According to a survey by Korea Research released Thursday 58.7 percent of the respondents disagreed with the idea of the unified team, citing “unfairness for South Korean national players who lost their spot at the games.” Those who agreed with the move came in at 37.7 percent, saying it could contribute to an improvement in inter-Korean ties.

In Jincheon, Pak said he was “quite pleased that North and South Korea have become one.” He added that no team wants to lose and that good results will come with teamwork and collaborative effort.

On a larger scale, the main opposition Liberty Korea Party criticized the liberal Moon administration as having allowed North Korea to steal the limelight at the upcoming PyeongChang Olympics by putting too much emphasis on the North’s participation.

“We cannot help but ask once again whether this is the PyeongChang Winter Olympics or the Pyongyang Olympics,” Rep. Kim Sung-tae, the party’s floor leader, said during a party meeting.

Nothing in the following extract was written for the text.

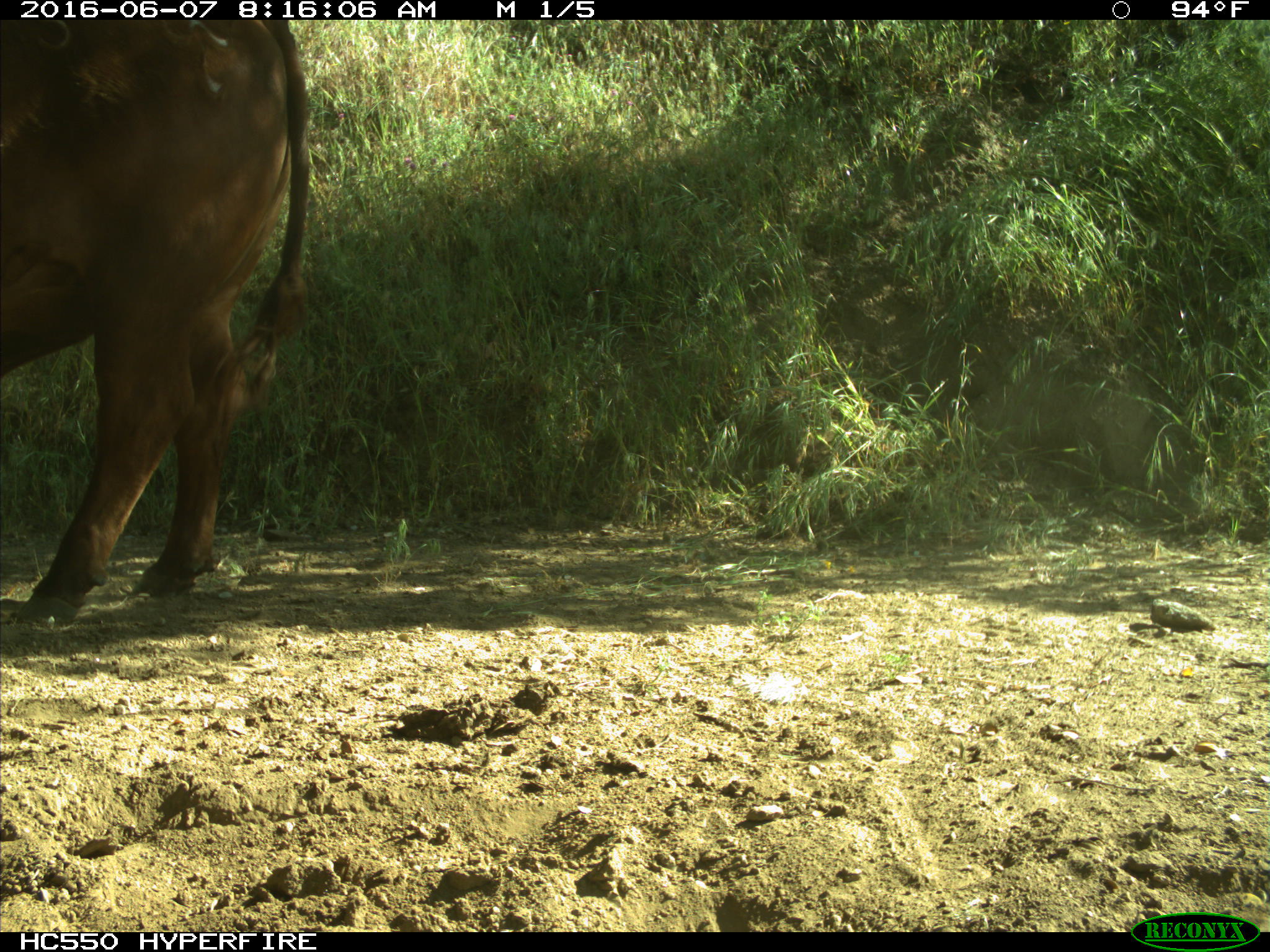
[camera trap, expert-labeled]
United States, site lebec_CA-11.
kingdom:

Thursday’s visit also comes as the United States reaffirmed its stance of sticking to further pressure in dealing with North Korea, by imposing a fresh round of sanctions against the rogue regime. The US Treasury has blacklisted nine entities, 16 people and six North Korean ships suspected of helping Pyongyang’s fast-growing nuclear weapons program.
 
Senior official at the North’s Sports Ministry Yun Yong-bok, center, arrives in South Korea Thursday with his separate eight-member advance team.(Yonhap)

North Korea conducted its largest nuclear test along with a series of ballistic missile provocations in 2017.

But the Moon administration is hoping that the North’s participation in PyeongChang paves the way on US-North Korea dialogue for denuclearization.

On Thursday, North Korea sent a rare announcement addressed to “all Koreans at home and abroad,” saying they should make a “breakthrough” for unification without the help of other countries, via its state media.

Some US officials have expressed worries the North may be trying to drive a wedge in the South Korea-US alliance by making a rare gesture of friendliness.